I diabetici non dovrebbero mangiare uva passa o le date secche?

Secondo l’American Diabetes Association, il mito che la gente con il diabete deve evitare di tutti i frutti è persistente. Anche se i frutti dolci naturali contengono più carboidrati rispetto alle verdure non amidacee, i frutti forniscono anche la fibra, i minerali e le vitamine necessarie per rimanere in buona salute. Se scegliete frutti super dolci come uva passa o date, tuttavia, il controllo delle porzioni è cruciale. Si consiglia di utilizzare piccole quantità di date tritate o uva passa per accentare un dessert al forno o anche un piatto salato, piuttosto che fare questi zuccherati tratta l’ingrediente principale di un pasto o uno spuntino.

Linee guida generali

In generale, le persone con diabete dovrebbero mirare a servire frutta che non superino i 15 grammi di carboidrati. Per questo motivo, di solito si può mangiare più frutta fresca succosa di dolci concentrati concentrati come le date e le uva passa, che sono più alte in calorie e carboidrati. Ad esempio, 3/4 a 1 tazza di melone è pari a 1 servire, mentre è necessario limitarsi a 2 cucchiai. Uva passa o 3 date per evitare di avere troppi carbs o calorie.

uva passa

Un servizio da 1 tazza di raisings senza semi contiene quasi 500 calorie e 100 g di zucchero. Hanno anche 131 g di carboidrati. I benefici nutrizionali includono 24 per cento di DV per la fibra alimentare e almeno il 10 per cento del DV per ferro, potassio, magnesio, fosforo, rame, manganese e diverse vitamine B.

Date

Una tazza di servire le date tritate contiene 415 calorie e quasi 95 g di zucchero e 110 g di carboidrati.
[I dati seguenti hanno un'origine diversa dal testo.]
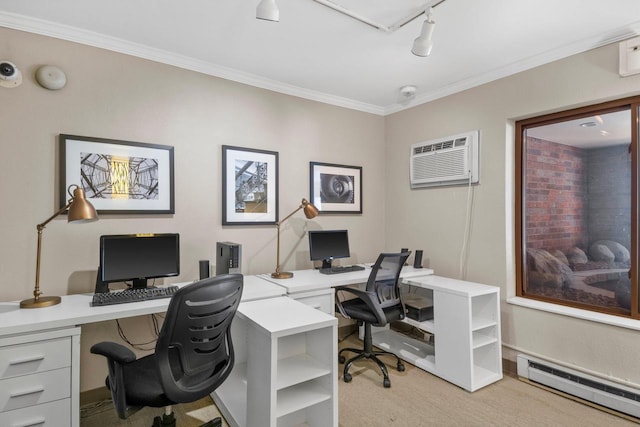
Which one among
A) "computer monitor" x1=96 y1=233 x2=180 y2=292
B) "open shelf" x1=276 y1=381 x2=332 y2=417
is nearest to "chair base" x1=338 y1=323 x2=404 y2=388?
"open shelf" x1=276 y1=381 x2=332 y2=417

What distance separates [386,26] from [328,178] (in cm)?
167

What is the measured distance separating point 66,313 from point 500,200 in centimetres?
→ 331

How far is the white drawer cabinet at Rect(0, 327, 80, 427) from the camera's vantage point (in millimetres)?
1640

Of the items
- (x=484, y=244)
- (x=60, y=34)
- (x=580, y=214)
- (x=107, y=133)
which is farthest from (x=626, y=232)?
(x=60, y=34)

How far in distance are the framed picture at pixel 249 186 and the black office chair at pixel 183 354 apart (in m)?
1.39

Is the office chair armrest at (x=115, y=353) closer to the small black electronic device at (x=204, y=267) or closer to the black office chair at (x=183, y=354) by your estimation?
the black office chair at (x=183, y=354)

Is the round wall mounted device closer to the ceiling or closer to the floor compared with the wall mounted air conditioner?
closer to the ceiling

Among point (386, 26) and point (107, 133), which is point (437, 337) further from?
point (107, 133)

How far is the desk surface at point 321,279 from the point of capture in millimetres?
2627

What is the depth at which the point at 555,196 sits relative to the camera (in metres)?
2.82

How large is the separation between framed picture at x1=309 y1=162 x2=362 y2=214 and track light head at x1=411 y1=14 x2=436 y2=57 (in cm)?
163

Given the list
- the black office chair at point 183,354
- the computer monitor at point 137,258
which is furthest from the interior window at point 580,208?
the computer monitor at point 137,258

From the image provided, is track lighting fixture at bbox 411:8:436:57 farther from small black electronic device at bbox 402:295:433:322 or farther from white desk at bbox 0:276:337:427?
small black electronic device at bbox 402:295:433:322

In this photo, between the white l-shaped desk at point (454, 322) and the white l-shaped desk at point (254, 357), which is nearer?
the white l-shaped desk at point (254, 357)
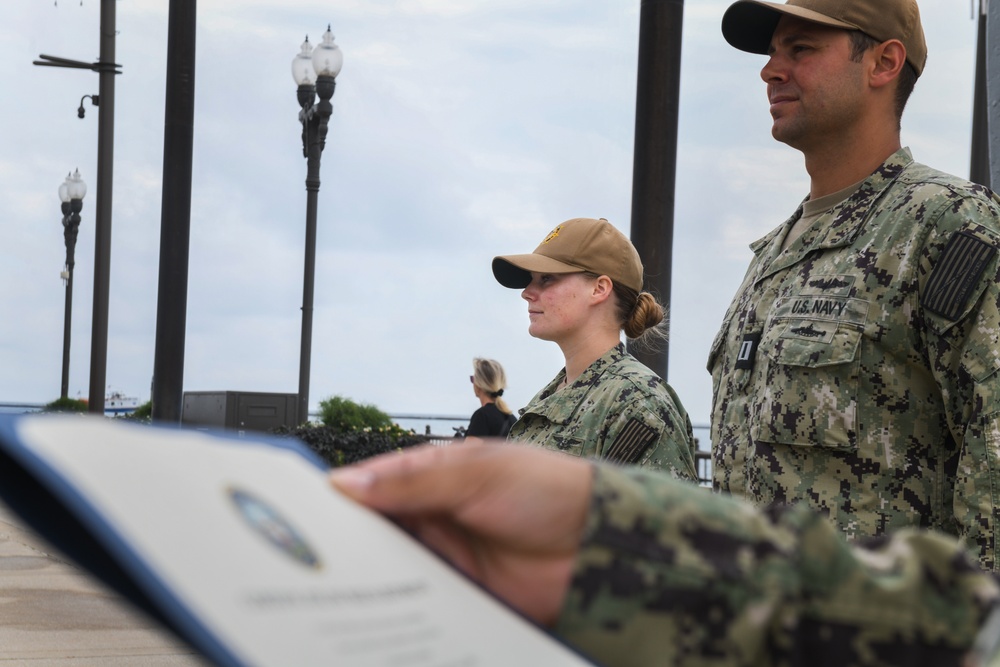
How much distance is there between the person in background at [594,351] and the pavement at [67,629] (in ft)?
6.11

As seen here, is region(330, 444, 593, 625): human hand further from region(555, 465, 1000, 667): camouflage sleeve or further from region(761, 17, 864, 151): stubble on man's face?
region(761, 17, 864, 151): stubble on man's face

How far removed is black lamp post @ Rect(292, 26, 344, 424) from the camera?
13352 mm

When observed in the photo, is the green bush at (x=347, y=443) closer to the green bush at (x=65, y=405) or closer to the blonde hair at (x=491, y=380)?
the blonde hair at (x=491, y=380)

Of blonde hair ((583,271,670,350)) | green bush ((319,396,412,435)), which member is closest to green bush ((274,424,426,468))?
green bush ((319,396,412,435))

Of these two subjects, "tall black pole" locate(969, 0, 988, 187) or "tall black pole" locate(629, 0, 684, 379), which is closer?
"tall black pole" locate(629, 0, 684, 379)

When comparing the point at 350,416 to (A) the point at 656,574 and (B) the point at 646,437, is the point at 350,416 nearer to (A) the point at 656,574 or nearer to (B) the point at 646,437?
(B) the point at 646,437

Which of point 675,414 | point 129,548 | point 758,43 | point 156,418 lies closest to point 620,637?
point 129,548

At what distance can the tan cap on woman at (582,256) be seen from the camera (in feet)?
14.0

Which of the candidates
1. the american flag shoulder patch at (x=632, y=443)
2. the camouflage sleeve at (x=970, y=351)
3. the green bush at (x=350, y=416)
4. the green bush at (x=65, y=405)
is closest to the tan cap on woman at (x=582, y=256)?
the american flag shoulder patch at (x=632, y=443)

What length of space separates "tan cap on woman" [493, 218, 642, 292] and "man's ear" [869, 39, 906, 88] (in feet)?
4.69

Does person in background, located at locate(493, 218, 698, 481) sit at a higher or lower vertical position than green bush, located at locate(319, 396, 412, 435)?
higher

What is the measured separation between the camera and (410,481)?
2.44 feet

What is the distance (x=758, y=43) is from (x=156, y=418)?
29.3 ft

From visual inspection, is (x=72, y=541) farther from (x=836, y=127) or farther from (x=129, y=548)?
(x=836, y=127)
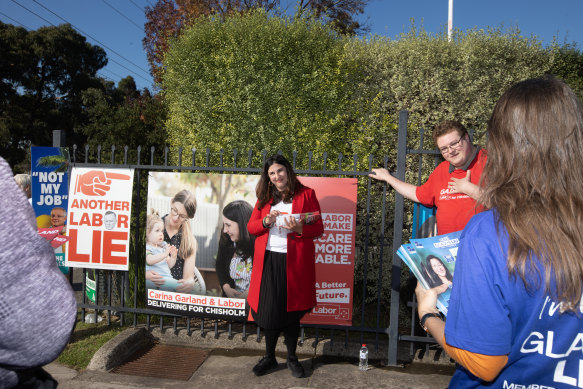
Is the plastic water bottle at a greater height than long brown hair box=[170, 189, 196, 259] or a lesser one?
lesser

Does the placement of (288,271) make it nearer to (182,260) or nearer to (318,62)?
(182,260)

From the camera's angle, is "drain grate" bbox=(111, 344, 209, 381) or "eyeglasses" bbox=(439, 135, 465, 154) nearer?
"eyeglasses" bbox=(439, 135, 465, 154)

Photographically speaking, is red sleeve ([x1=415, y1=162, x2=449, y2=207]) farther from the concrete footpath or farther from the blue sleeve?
the blue sleeve

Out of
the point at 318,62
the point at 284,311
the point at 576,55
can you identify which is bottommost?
the point at 284,311

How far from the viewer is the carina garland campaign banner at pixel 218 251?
4.25m

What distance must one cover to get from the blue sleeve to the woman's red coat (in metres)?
2.57

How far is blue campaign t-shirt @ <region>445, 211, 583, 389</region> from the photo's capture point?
101 centimetres

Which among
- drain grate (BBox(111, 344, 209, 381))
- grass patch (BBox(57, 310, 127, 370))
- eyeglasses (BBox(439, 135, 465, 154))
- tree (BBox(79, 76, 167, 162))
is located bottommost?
drain grate (BBox(111, 344, 209, 381))

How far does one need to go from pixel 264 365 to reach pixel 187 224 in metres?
1.73

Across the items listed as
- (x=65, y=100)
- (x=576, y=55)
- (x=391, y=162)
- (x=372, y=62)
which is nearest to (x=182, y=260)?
(x=391, y=162)

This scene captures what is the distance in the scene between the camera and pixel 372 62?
6180mm

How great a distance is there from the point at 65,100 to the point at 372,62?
24.0m

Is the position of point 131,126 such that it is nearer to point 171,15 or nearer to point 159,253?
point 159,253

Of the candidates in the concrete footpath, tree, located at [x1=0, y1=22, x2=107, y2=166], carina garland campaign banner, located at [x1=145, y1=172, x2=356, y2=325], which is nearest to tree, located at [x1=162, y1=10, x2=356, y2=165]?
carina garland campaign banner, located at [x1=145, y1=172, x2=356, y2=325]
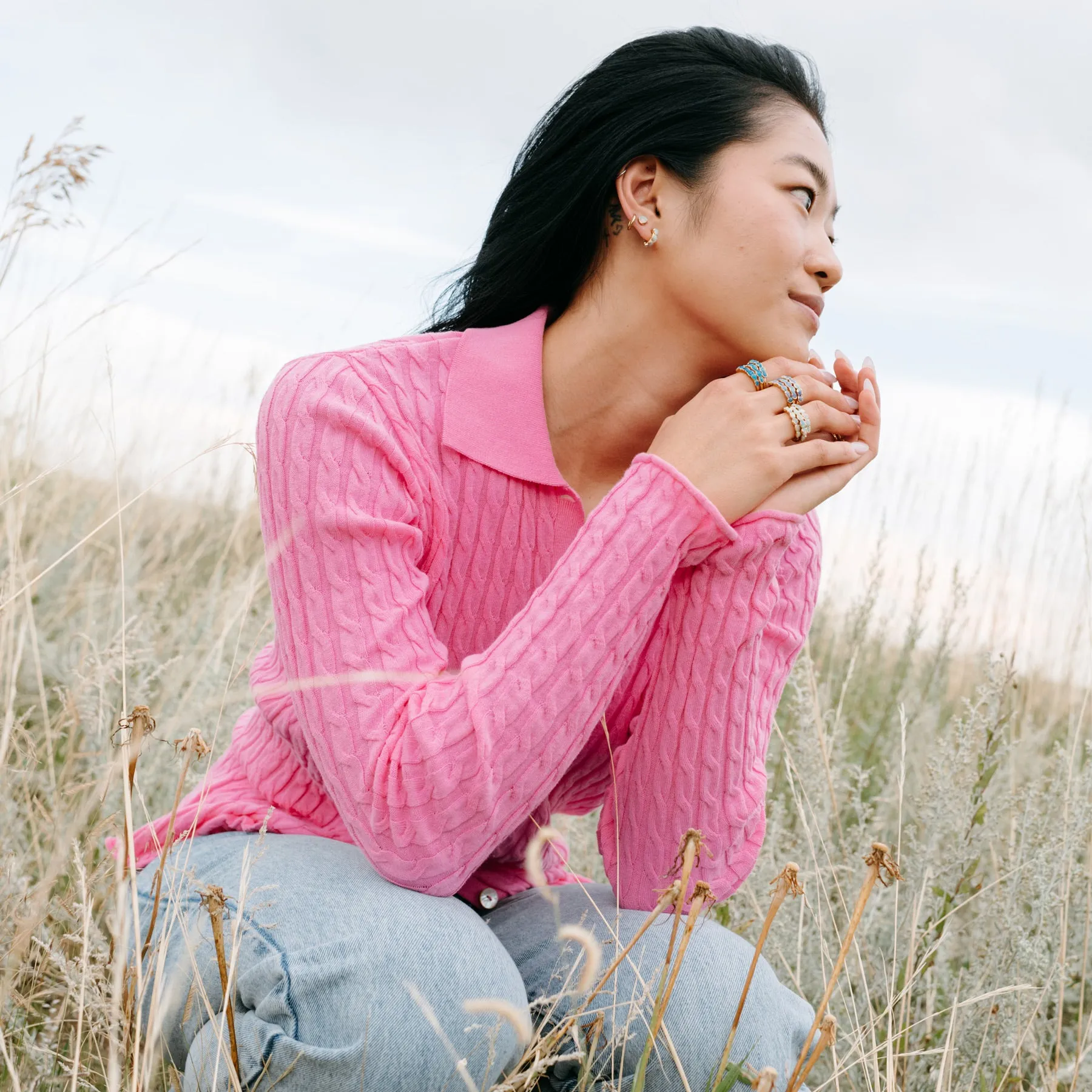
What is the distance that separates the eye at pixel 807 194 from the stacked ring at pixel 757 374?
27 centimetres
Dal lato positivo, le date contribuiscono quasi la metà delle vostre esigenze di fibra quotidiana. Essi forniscono anche almeno il 10 per cento del vostro DV per magnesio, potassio, manganese, rame e vitamina B-6.

Confronti con la frutta fresca

Poiché hanno zuccheri naturalmente concentrati e un basso contenuto di acqua, gli uva e le date sono molto più alti nello zucchero, nelle calorie e nei carboidrati rispetto alla maggior parte degli altri frutti, in particolare le varietà di succhi. Rispetto al contenuto dell’acqua da 15 a 20 percento di date e uvetta, le bacche fresche e l’anguria sono dell’85 al 90% di acqua. Di conseguenza, ogni tazza di anguria, fragole o mirtilli è tra 45 a 85 calorie e 11 a 21 g di carboidrati, con un numero di zucchero compreso tra 7 e 15 g. In altre parole, la frutta fresca contiene solo il 15 per cento delle calorie e dello zucchero, e il 10 per cento dei carboidrati, che ha frutta secca. A seconda della varietà, frutta fresca come bacche e anguria sono anche alti nelle sostanze nutritive, in particolare nella vitamina A, nella vitamina C e nel manganese.